▸ Fragmento proporcionado:
Lo del pasado sábado fue el resultado de una propuesta del barítono Villegas al Museo para desarrollar un espectáculo didáctico en el auditorio Teresa Borda para compartir con el público el milagro de la voz humana, del canto y la inmensidad de su repertorio. Todo desarrollado a lo largo de un relato, los Doce cantos del título, en el cual se fueron hilvanando las obras, a partir del clasicismo de la segunda mitad del s. XVIII hasta nuestro tiempo. Como quien dice, entre Mozart y Felipe Hoyos, un compositor colombiano.

▸ Descripción de la tarea:
Transcribe sin alteraciones el tramo del fragmento sobre el espectáculo Doce cantos que va desde "Lo del pasado" hasta "un compositor colombiano.".

▸ Material:
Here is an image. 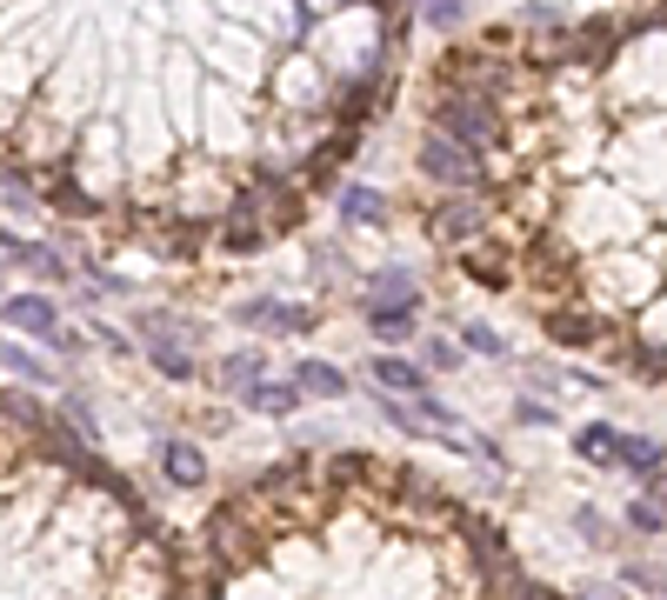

▸ Solución del problema:
Lo del pasado sábado fue el resultado de una propuesta del barítono Villegas al Museo para desarrollar un espectáculo didáctico en el auditorio Teresa Borda para compartir con el público el milagro de la voz humana, del canto y la inmensidad de su repertorio. Todo desarrollado a lo largo de un relato, los Doce cantos del título, en el cual se fueron hilvanando las obras, a partir del clasicismo de la segunda mitad del s. XVIII hasta nuestro tiempo. Como quien dice, entre Mozart y Felipe Hoyos, un compositor colombiano.